Drawing styles vary so widely that no single extraction strategy works on every plan set. Hospital electrical drawings from a national MEP firm look nothing like a tenant-improvement set drawn by a regional EC. Bob has to recognize the style first, then pick the right extraction approach. We're not done with this.
Cross-discipline checks (electrical against mechanical against plumbing on the same floor) are still mostly out of scope. An estimator catches conflicts across trades by walking the drawings. Bob catches them within a trade. The cross-discipline version is a different problem and we haven't shipped it yet.
The conversational interface looks effortless when it works. When the agent gets confused or misroutes a query, the recovery path is awkward. Reset and retry is the current answer. We'd like better.
Why This Matters
The construction industry processes $1.3 trillion in annual U.S. spending, and the estimating workflow hasn't fundamentally changed in decades. You still have a human staring at drawings, counting things, and typing numbers into spreadsheets. The bottleneck isn't extraction. Plenty of tools extract.
The bottleneck is reasoning: cross-referencing sources, flagging discrepancies, deciding what's a real conflict versus a cosmetic one, escalating to the estimator only when escalation is warranted. That's the work. That's where an agent earns the seat.

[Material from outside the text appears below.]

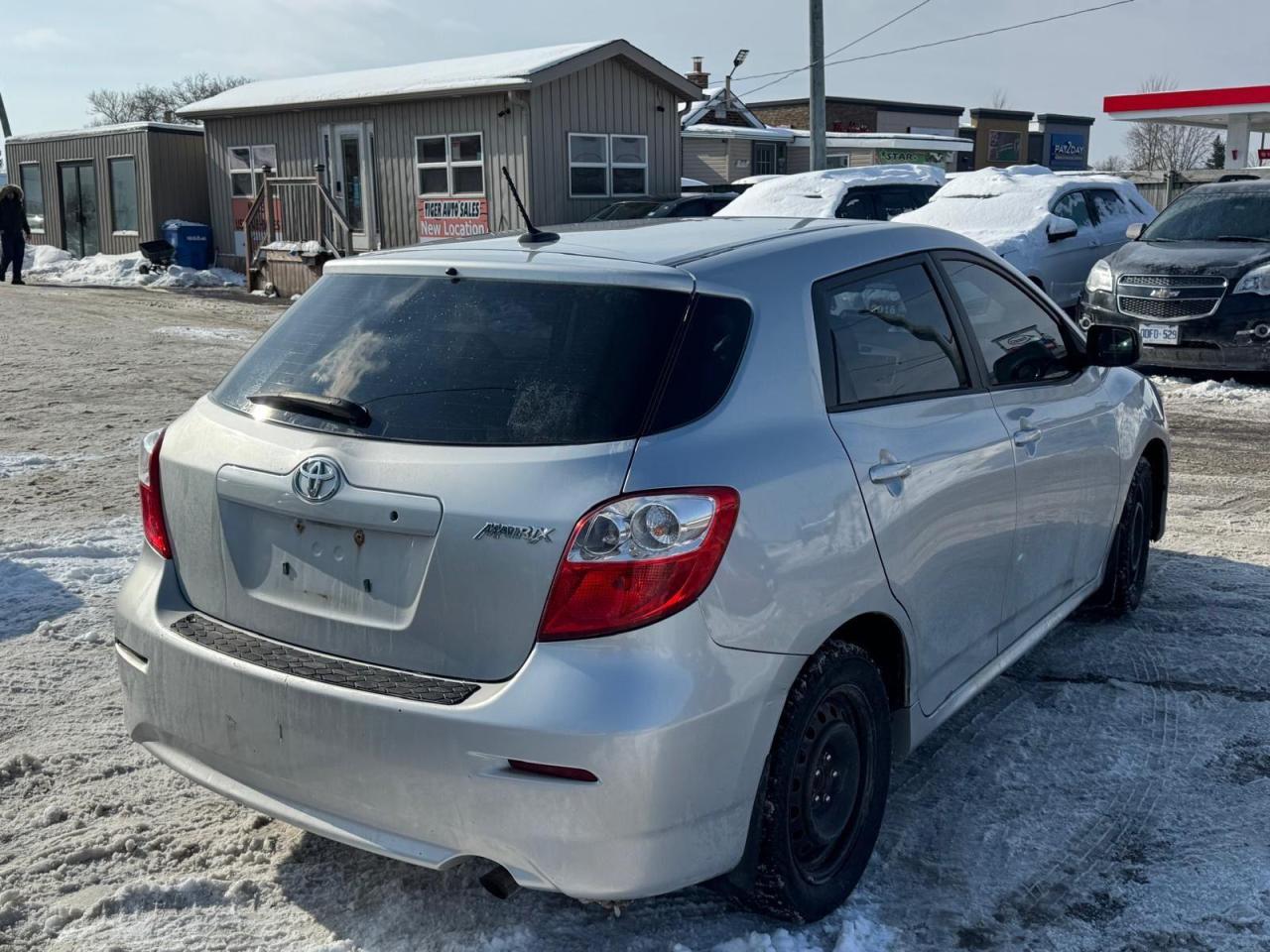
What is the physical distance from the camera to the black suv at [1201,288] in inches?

We're not done. Bob's accuracy on some drawing styles isn't where we want it. The cross-discipline reasoning isn't shipped. The recovery path when the agent misroutes is rough. But the architecture is right, and the deployment pattern (run inside the tool the estimator already has open) is right.
If you're building agents for a skeptical industry, consider that the chat surface is the easy part. The hard part is whether the thing on the other end of the chat actually reasons about the work, or just summarizes it.